▸ WRITTEN PROBLEM
Please lay out every line of the entries below as a Markdown table with the columns "Row" and "Line", numbering the rows in order. Leave out the blank lines and the lines that only mark a picture.

((

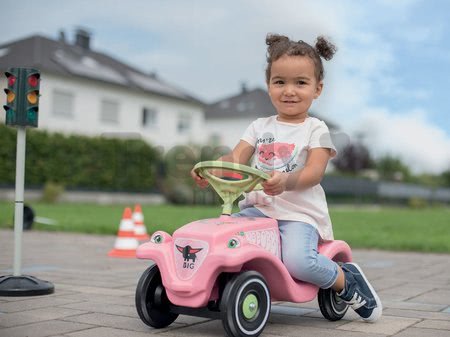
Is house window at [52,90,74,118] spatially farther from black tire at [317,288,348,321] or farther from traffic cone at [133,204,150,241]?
black tire at [317,288,348,321]

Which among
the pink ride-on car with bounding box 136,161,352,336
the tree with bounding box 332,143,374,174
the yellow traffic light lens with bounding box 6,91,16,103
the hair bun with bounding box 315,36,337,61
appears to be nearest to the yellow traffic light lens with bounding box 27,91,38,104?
the yellow traffic light lens with bounding box 6,91,16,103

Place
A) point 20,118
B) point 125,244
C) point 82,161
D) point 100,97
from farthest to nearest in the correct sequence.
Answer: point 100,97 < point 82,161 < point 125,244 < point 20,118

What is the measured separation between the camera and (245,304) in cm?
342

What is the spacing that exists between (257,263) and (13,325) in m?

))

▸ THE RESULT
| Row | Line |
|---|---|
| 1 | Is house window at [52,90,74,118] spatially farther from black tire at [317,288,348,321] or farther from traffic cone at [133,204,150,241]? |
| 2 | black tire at [317,288,348,321] |
| 3 | Which among |
| 4 | the pink ride-on car with bounding box 136,161,352,336 |
| 5 | the tree with bounding box 332,143,374,174 |
| 6 | the yellow traffic light lens with bounding box 6,91,16,103 |
| 7 | the hair bun with bounding box 315,36,337,61 |
| 8 | appears to be nearest to the yellow traffic light lens with bounding box 27,91,38,104? |
| 9 | the yellow traffic light lens with bounding box 6,91,16,103 |
| 10 | Place |
| 11 | A) point 20,118 |
| 12 | B) point 125,244 |
| 13 | C) point 82,161 |
| 14 | D) point 100,97 |
| 15 | from farthest to nearest in the correct sequence. |
| 16 | Answer: point 100,97 < point 82,161 < point 125,244 < point 20,118 |
| 17 | What is the measured separation between the camera and (245,304) in cm? |
| 18 | 342 |
| 19 | What is the spacing that exists between (257,263) and (13,325) in m? |